Some people swear by this method, saying it is much easier and quicker than method 2. It involves removing the protective plastic in the wheel well and accessing the bulb that way.


Turn the steering wheel all the way to the right to give yourself as much room as possible to work.

Also, you will need a flat-bladed screwdriver.

Locate the plastic retaining clips on the inner part of the wheel well that are holding the black protective plastic in place. You will need to remove about 4 of these.


Use the screwdriver to pry out the center part of the clip.


Once the center part of the clip is out, the whole plug can be pryed out. It is very easy to break these, as I did shown in the photo below. If you’ve ever taken off any sort of clips like this before in the past, at least in my experience, about 50% of them end up breaking and becoming loose or unuseable. This is a nice kit of a variety of replacement clips, in case you attempt this method.


Once you have removed enough of the clips to pull back the black plastic panel, you can look in and see the light bulb you need to change.

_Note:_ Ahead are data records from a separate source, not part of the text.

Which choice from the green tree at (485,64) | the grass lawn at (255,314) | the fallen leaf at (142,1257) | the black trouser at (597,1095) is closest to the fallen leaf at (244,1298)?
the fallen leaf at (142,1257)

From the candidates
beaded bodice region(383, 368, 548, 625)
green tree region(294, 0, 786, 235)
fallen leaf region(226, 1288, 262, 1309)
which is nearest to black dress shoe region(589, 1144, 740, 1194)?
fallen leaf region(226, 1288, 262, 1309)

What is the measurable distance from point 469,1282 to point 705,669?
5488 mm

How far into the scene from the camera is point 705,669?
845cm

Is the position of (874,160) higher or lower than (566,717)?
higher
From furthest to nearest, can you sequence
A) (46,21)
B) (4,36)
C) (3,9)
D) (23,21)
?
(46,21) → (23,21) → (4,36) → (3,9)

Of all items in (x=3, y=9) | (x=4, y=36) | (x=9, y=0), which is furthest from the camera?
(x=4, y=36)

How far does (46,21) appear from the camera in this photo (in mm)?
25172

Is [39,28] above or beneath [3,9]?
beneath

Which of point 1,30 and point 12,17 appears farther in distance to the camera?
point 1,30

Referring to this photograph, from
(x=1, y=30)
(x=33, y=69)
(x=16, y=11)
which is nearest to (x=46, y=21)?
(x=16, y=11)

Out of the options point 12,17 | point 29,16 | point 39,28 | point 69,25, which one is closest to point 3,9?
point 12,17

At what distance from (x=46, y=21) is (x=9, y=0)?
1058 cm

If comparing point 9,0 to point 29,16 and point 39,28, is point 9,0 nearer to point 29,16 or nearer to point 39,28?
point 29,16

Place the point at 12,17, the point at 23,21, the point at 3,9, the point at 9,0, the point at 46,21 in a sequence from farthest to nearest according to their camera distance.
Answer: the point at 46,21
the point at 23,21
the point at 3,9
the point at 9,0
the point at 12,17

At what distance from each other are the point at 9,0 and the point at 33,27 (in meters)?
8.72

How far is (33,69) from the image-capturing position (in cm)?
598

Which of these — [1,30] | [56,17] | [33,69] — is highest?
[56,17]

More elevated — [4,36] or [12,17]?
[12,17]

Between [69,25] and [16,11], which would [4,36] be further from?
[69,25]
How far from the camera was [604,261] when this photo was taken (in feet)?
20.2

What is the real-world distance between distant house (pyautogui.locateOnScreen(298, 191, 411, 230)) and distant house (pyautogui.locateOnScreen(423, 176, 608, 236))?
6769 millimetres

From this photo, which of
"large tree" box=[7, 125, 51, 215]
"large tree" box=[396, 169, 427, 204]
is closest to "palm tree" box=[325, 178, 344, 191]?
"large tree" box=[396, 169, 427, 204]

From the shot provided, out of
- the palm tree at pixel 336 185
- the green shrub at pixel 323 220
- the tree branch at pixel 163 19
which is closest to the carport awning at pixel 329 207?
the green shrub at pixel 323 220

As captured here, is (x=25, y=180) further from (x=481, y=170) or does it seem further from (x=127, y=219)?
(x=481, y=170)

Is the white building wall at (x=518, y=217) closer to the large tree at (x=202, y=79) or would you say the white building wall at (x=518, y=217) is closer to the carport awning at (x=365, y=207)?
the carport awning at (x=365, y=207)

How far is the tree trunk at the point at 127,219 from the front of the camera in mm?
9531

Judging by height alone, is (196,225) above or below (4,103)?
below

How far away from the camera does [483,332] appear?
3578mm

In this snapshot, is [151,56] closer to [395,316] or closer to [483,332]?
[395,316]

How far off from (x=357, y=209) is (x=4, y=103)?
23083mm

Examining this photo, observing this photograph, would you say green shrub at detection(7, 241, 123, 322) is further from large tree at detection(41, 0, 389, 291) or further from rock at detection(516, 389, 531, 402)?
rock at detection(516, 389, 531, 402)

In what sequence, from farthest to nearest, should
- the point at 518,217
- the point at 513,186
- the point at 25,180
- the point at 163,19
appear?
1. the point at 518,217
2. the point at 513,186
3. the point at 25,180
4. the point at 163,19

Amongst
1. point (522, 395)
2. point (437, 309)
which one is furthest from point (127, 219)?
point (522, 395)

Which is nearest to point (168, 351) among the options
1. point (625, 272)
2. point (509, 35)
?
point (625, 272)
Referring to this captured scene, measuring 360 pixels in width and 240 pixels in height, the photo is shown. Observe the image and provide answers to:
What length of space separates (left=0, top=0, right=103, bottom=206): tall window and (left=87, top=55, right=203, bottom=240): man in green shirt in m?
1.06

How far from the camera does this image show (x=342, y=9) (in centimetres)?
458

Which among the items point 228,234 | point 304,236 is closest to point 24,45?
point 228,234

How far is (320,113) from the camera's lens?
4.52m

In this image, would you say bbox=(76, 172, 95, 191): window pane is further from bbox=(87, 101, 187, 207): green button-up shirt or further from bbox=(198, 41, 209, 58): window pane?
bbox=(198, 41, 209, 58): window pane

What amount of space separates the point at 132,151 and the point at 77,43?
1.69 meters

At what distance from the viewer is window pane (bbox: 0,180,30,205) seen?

In this case, the black bulb with the white connector (near the middle of the image) is the low-beam bulb.


I personally attempted this method and quit half-way through. Why? Because I broke several of the retaining clips, it is awkward working in a low position around the tire, and it seemed that even when I did get the plastic all the way off, it would still be a very tight fit to reach my arms in there. Therefore, I chose to complete this task using method 2, and I recommend you do the same!

Method 2: Go in through the Hood

To access the driver’s side headlight bulbs, pop the hood and prop it up. We will remove the battery to access the light bulbs.

1 – Remove the Battery

The first step is to remove the battery retaining bar. For this, use a 10mm wrench.


Loosen the nut enough so that you can remove the hooks holding it down. Remove the retaining bar and set it aside.


Next, remove the negative battery cable. This requires a 10mm wrench.


After the negative cable is removed, then remove the positive battery clamp.


Push the battery cables aside and pull the battery out and set it aside.


2 – Locate and Remove the Old Bulb

Now look down where the battery was toward the back of the headlights. You will see two connectors and there respective bulbs. I believe the high-beam connector is blue, and the low-beam connector is white. In this case, I was replacing the low-beam bulb.


Grab the bulb body and give it a twist counter clockwise about 1/8th of a turn and then pull it out. If it is too tight, and you cannot get it loose, it sometimes helps to loosen the 3 Phillips head screws around the periphery.


Next, remove the old bulb by pressing the tab on the connector. Alternatively you can also use a flat screwdriver to pry the tab upward to release the bulb.


Here is the old bulb removed. You can see the broken filament.


Here is a close-up of the broken filament, which I thought was kind of cool to look at.


Take your new bulb and compare it to the old one, verifying that they are the same. Pay particular attention to the twist-lock tabs. The high-beam and low-beam tabs are different, and they won’t fit in each other’s holder. Here are the old and new bulbs side by side.


3 – Put in the New Bulb

Carefully take the new bulb and push it into the connector.

Note: Take care! Do not touch the glass part of the bulb! Touching the bulb can contaminate the surface and reduce the lifetime of the bulb!

Press it into the connector until you hear a definite click.


Carefully fit the new bulb back into position.


It will start in about the 10 o’clock position and once in, rotate it tightly into the 12 o’clock position. Basically the reverse of what you did to get it out.


Now that the bulb has been replaced, we can start putting things back together.

4 – Put the Battery Back In

Carefully set the battery back into place and re-connect the positive battery cable and tighten it up.


Then replace the negative battery cable and tighten that one up.

Now put the battery retaining bar back into place and hook the hooks into their eyelets. Then tighten up the nut so that the battery is securely in place.


That’s it! I hope you found this helpful!